Client Selection in Federated Learning: Convergence Analysis and Power-of-Choice Selection Strategies
This addresses the challenge of efficient client selection for resource-limited nodes in federated learning, offering a novel framework with significant performance gains.
The paper tackles the problem of biased client selection in federated learning, showing that selecting clients with higher local loss speeds up convergence, and proposes Power-of-Choice strategies that achieve up to 3x faster convergence and 10% higher test accuracy than random selection.

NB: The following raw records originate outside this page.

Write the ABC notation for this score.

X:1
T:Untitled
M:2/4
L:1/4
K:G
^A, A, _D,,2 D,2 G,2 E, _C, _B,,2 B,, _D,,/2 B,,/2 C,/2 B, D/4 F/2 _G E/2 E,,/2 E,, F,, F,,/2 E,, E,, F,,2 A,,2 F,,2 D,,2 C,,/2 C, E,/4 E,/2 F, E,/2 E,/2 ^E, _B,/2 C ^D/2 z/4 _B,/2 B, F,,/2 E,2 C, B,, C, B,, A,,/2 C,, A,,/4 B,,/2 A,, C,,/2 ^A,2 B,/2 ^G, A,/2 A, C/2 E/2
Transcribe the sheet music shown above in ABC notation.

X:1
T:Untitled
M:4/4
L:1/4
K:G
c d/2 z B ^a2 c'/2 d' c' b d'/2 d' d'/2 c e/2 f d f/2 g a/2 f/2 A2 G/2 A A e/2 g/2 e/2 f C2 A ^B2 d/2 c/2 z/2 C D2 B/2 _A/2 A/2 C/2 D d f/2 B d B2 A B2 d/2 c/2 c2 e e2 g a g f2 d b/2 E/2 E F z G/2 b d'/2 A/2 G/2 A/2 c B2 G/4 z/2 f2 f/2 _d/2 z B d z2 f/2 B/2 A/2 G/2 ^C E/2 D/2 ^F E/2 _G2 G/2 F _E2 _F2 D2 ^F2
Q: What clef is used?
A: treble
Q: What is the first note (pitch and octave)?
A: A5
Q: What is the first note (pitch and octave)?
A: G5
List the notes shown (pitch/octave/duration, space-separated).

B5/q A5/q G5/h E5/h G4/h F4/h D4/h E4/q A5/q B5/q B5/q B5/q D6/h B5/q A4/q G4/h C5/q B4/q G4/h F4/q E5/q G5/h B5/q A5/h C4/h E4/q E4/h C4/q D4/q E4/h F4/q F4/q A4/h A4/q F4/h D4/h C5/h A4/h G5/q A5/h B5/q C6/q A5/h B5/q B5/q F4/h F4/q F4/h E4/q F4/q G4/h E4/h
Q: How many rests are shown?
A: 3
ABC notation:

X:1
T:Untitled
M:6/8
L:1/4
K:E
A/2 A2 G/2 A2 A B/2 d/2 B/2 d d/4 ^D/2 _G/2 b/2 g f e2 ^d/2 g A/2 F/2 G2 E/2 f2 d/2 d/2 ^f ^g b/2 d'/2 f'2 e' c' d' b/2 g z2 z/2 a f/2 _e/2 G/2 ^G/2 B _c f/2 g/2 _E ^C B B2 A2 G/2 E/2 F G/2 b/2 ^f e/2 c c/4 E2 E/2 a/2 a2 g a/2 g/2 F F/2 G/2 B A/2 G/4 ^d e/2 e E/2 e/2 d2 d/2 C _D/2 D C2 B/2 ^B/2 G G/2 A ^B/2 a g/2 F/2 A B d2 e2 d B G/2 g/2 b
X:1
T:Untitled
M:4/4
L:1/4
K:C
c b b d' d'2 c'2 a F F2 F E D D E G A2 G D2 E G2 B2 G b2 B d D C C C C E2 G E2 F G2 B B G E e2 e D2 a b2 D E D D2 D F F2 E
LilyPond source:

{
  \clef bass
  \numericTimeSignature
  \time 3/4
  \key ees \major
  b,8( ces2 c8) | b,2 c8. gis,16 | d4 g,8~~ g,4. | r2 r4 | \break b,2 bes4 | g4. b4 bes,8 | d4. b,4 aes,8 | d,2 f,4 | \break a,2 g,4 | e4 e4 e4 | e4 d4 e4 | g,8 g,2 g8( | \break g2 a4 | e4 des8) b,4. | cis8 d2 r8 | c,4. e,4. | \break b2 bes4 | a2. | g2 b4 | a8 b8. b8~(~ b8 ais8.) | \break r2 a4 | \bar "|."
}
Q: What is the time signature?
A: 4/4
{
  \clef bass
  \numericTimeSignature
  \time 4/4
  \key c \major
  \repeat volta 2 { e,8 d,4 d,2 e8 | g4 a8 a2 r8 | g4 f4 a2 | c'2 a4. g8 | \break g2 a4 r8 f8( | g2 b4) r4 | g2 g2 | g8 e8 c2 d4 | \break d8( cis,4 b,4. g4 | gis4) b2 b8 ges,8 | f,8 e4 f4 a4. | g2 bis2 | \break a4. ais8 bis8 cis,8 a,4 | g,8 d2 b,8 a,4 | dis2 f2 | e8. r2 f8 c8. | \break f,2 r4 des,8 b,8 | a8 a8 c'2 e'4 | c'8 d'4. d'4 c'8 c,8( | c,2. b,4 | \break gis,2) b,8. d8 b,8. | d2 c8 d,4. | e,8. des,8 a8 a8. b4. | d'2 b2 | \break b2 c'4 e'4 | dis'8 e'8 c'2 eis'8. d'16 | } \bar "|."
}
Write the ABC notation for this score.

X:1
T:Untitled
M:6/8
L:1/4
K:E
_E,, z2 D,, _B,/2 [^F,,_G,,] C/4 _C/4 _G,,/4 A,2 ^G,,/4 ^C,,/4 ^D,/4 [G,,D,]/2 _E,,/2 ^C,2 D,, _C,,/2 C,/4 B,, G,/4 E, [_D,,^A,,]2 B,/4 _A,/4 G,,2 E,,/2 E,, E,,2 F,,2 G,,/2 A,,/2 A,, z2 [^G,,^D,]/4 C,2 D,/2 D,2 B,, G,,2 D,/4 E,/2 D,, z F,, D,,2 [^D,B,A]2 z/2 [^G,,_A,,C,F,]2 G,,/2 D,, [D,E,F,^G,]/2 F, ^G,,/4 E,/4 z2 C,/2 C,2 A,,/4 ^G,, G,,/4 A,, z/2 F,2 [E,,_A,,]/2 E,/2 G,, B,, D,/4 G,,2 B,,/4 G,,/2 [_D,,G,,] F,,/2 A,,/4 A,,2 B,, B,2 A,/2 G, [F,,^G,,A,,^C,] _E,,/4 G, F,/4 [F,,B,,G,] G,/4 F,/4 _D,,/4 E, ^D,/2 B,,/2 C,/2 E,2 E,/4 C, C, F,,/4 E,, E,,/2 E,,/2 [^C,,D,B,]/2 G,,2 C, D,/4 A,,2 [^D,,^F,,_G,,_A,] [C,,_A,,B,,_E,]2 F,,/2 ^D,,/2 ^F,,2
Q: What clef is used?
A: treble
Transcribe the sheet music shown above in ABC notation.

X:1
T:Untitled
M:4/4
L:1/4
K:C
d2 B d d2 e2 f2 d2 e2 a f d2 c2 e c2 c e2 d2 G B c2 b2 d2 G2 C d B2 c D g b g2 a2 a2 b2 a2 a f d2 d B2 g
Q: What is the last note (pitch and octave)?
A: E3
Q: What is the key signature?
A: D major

Federated learning is a distributed optimization paradigm that enables a large number of resource-limited client nodes to cooperatively train a model without data sharing. Several works have analyzed the convergence of federated learning by accounting of data heterogeneity, communication and computation limitations, and partial client participation. However, they assume unbiased client participation, where clients are selected at random or in proportion of their data sizes. In this paper, we present the first convergence analysis of federated optimization for biased client selection strategies, and quantify how the selection bias affects convergence speed. We reveal that biasing client selection towards clients with higher local loss achieves faster error convergence. Using this insight, we propose Power-of-Choice, a communication- and computation-efficient client selection framework that can flexibly span the trade-off between convergence speed and solution bias. Our experiments demonstrate that Power-of-Choice strategies converge up to 3 $\times$ faster and give $10$% higher test accuracy than the baseline random selection.